*TASK STATEMENT:* Rewrite the records below, changing every occurrence of "shelf support post" to "vertical support post" and keeping everything else unchanged. Leave the pictures out of your answer.
%%
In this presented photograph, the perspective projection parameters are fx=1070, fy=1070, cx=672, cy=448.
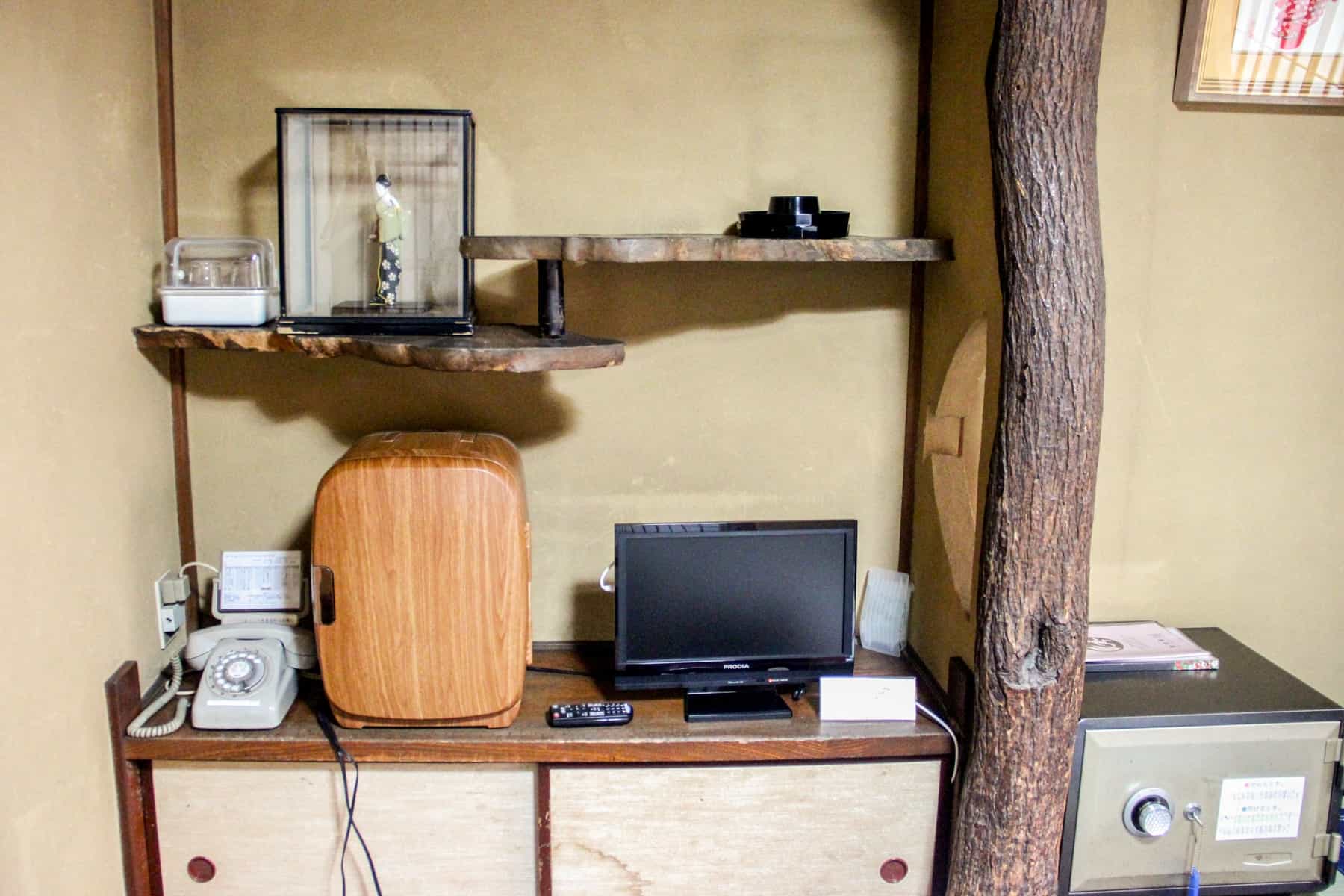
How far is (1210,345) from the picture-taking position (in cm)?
211

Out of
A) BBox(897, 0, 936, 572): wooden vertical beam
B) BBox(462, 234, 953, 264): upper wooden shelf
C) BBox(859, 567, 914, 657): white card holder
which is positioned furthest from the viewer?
BBox(859, 567, 914, 657): white card holder

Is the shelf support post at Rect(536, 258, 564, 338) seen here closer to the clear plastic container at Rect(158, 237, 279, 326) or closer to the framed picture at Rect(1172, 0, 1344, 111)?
the clear plastic container at Rect(158, 237, 279, 326)

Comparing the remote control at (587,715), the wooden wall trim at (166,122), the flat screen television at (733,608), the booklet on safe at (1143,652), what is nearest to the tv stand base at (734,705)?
the flat screen television at (733,608)

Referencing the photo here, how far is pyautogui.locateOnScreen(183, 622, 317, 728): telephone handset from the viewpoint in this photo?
6.10 feet

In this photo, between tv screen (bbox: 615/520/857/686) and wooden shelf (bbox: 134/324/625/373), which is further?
tv screen (bbox: 615/520/857/686)

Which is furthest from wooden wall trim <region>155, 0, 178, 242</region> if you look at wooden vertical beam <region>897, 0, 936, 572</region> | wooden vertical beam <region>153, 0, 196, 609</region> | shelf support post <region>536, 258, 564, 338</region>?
wooden vertical beam <region>897, 0, 936, 572</region>

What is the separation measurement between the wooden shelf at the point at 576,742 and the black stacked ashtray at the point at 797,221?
89 centimetres

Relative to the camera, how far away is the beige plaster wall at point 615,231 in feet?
6.75

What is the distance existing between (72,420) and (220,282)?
17.7 inches

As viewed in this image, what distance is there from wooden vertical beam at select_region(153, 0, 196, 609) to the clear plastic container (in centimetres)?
7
%%
*THE RESULT:*
In this presented photograph, the perspective projection parameters are fx=1070, fy=1070, cx=672, cy=448.
How far is (1210,345) from the picture-taking position (in cm)?
211

Out of
A) BBox(897, 0, 936, 572): wooden vertical beam
B) BBox(462, 234, 953, 264): upper wooden shelf
C) BBox(859, 567, 914, 657): white card holder
which is positioned furthest from the viewer?
BBox(859, 567, 914, 657): white card holder

Is the vertical support post at Rect(536, 258, 564, 338) seen here closer to the clear plastic container at Rect(158, 237, 279, 326) or closer to the framed picture at Rect(1172, 0, 1344, 111)?
the clear plastic container at Rect(158, 237, 279, 326)

Comparing the remote control at (587,715), the wooden wall trim at (166,122), the flat screen television at (733,608), the booklet on safe at (1143,652), what is nearest to the tv stand base at (734,705)?
the flat screen television at (733,608)

Referencing the photo here, how far is pyautogui.locateOnScreen(183, 622, 317, 728): telephone handset from the viewpoint in this photo?
6.10 feet

In this photo, between tv screen (bbox: 615/520/857/686) and wooden shelf (bbox: 134/324/625/373), which is further?
tv screen (bbox: 615/520/857/686)

Which is furthest from wooden wall trim <region>155, 0, 178, 242</region> if you look at wooden vertical beam <region>897, 0, 936, 572</region> | wooden vertical beam <region>153, 0, 196, 609</region> | vertical support post <region>536, 258, 564, 338</region>?
wooden vertical beam <region>897, 0, 936, 572</region>

What is the separation measurement between the wooden shelf at the point at 576,742 and the black stacked ashtray at the point at 797,221?
89 centimetres

Relative to the camera, how far away is the beige plaster wall at point 615,231 in feet?
6.75

What is the distance existing between (72,420) and (220,282)?
17.7 inches

As viewed in this image, what distance is there from wooden vertical beam at select_region(153, 0, 196, 609) to the clear plastic container (in centimetres)?
7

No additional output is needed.